Better ideas: With traditional surveys, each respondent puts in their own ideas, and then those ideas are rolled up and analyzed, but at no point is there collaboration that enables the improvement of those ideas. Sometimes this is desirable and intended, but if you are looking for innovation, what you really want are the best ideas, shaped and enhanced by the collective intelligence, experience and viewpoints of the community. In some crowdsourcing models, the submitters or “owners” of the ideas can revise and enhance their ideas based on the feedback and comments from the crowd. In addition, through ranking or voting, you get a relative rating of how the crowd feels about a particular idea relative to the other ideas submitted. This can result in both better input, and a way to more clearly determine market preference.
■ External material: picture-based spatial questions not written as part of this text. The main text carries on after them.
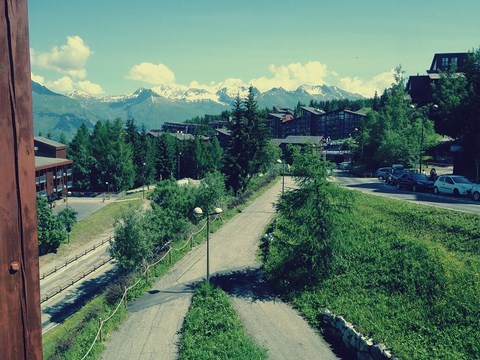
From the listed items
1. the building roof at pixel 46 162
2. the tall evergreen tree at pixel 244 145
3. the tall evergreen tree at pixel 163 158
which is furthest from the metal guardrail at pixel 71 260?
the tall evergreen tree at pixel 163 158

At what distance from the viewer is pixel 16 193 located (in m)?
1.73

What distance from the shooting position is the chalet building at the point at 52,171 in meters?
69.2

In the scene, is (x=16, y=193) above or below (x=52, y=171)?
above

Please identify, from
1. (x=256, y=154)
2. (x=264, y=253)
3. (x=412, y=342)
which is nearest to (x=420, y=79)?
(x=256, y=154)

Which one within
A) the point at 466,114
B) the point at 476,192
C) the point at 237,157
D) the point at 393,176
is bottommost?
the point at 393,176

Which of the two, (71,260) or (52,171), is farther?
(52,171)

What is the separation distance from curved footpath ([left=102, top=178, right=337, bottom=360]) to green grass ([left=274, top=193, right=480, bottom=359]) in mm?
1467

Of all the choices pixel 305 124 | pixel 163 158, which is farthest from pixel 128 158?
pixel 305 124

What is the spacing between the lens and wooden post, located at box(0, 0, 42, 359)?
1708 mm

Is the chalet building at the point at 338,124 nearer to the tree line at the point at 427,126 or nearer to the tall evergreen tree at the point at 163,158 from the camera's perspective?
the tall evergreen tree at the point at 163,158

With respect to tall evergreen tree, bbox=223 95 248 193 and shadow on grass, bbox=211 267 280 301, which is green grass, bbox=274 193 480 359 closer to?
shadow on grass, bbox=211 267 280 301

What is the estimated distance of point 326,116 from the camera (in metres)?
147

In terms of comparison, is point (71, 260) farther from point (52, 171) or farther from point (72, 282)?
point (52, 171)

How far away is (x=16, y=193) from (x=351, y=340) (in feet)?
60.1
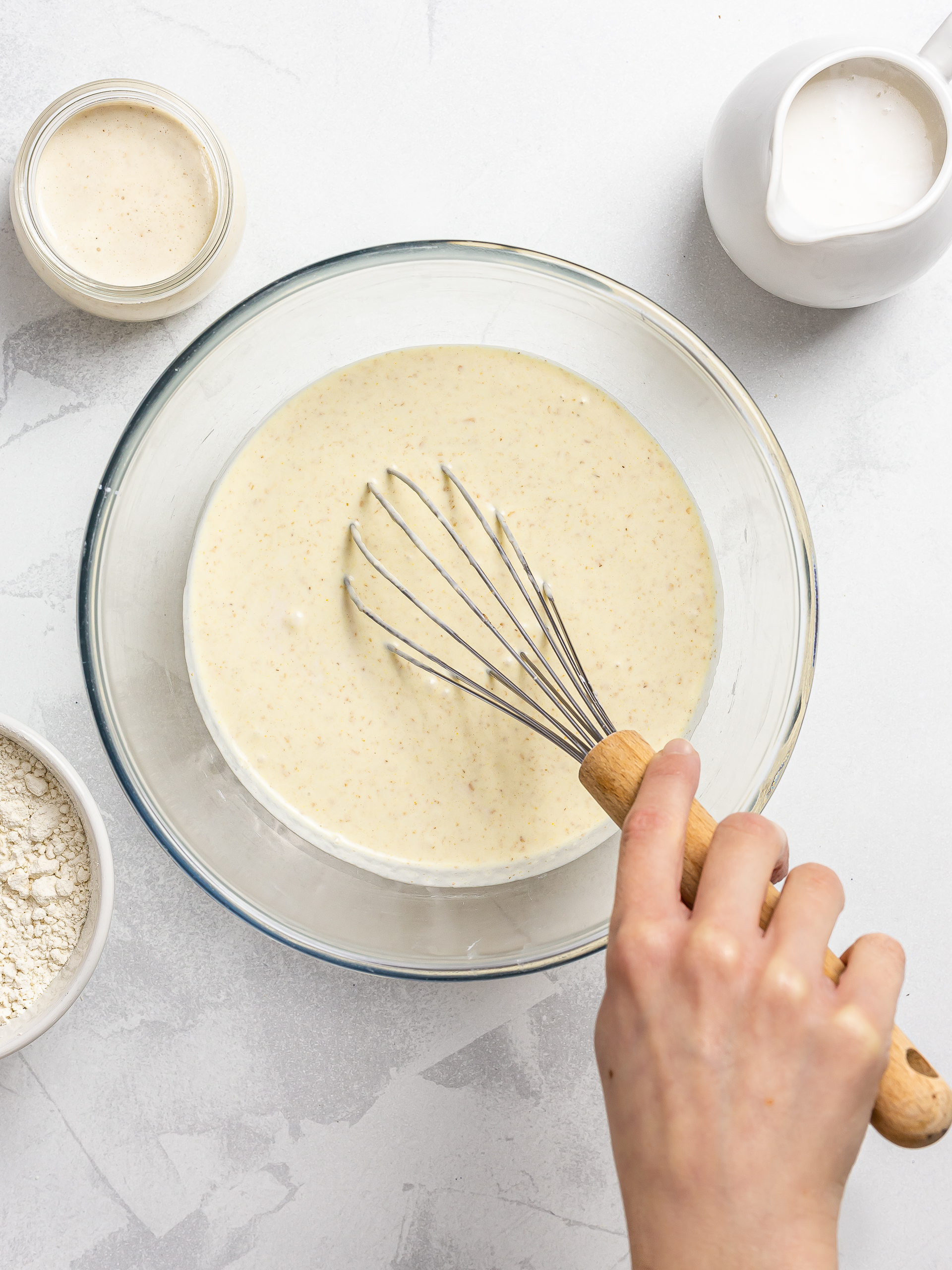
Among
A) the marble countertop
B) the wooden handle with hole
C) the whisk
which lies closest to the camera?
the wooden handle with hole

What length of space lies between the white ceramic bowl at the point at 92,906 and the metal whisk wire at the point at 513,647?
0.98 ft

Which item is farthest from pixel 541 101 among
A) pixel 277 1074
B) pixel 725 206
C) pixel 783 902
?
pixel 277 1074

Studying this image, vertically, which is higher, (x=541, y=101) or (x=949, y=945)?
(x=541, y=101)

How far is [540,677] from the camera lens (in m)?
0.81

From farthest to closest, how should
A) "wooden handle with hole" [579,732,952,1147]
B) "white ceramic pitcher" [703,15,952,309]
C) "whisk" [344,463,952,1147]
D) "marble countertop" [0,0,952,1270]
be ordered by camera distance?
"marble countertop" [0,0,952,1270], "white ceramic pitcher" [703,15,952,309], "whisk" [344,463,952,1147], "wooden handle with hole" [579,732,952,1147]

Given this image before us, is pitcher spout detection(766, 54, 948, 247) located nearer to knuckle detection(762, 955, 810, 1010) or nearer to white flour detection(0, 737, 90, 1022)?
knuckle detection(762, 955, 810, 1010)

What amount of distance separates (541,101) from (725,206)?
0.74 ft

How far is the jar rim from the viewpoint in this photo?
854 millimetres

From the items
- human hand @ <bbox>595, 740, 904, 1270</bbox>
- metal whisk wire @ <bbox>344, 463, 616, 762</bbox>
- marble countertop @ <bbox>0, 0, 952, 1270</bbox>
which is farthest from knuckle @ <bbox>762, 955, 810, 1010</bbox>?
marble countertop @ <bbox>0, 0, 952, 1270</bbox>

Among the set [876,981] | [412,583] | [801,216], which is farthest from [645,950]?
[801,216]

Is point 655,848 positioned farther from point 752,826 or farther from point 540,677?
point 540,677

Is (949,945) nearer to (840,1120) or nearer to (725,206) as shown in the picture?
(840,1120)

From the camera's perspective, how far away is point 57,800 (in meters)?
0.86

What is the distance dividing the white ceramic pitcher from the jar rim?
1.50ft
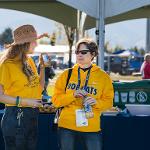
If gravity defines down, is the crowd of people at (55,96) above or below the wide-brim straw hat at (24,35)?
below

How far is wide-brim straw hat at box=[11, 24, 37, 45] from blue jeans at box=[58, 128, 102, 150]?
2.62 feet

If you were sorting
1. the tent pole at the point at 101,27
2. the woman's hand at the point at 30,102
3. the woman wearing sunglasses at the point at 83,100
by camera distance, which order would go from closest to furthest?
1. the woman's hand at the point at 30,102
2. the woman wearing sunglasses at the point at 83,100
3. the tent pole at the point at 101,27

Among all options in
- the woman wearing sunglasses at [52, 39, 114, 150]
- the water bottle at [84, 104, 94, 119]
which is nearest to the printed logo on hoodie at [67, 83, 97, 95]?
the woman wearing sunglasses at [52, 39, 114, 150]

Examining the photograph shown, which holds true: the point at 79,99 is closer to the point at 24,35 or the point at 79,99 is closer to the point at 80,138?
the point at 80,138

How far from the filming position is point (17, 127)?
4055mm

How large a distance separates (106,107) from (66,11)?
598cm

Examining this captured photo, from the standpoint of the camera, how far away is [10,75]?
4.06 meters

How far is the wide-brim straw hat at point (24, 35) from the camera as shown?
4.11 metres

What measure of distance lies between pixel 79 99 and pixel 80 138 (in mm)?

With the plethora of market research techniques out there, some people might question the application of crowdsourcing to get information from the market. What with surveys, panels, focus groups, Neilsen, Ipsos, MyPoints, suggestion boxes, etc. we should be able to get all the input we need, right? After all, if over 50% of Fortune 500 firms only used focus groups, they’ve gotta be good right?*
Well, yes and no. The issue isn’t getting input, it’s getting reliable, accurate, unbiased input that’s most important. Getting market input isn’t all that hard. Ensuring that it’s accurate feedback that represents what the market truly wants and being able to assess all of that information to pull out only the most salient information is very hard to do well. And that’s where crowdsourcing differs significantly from traditional research.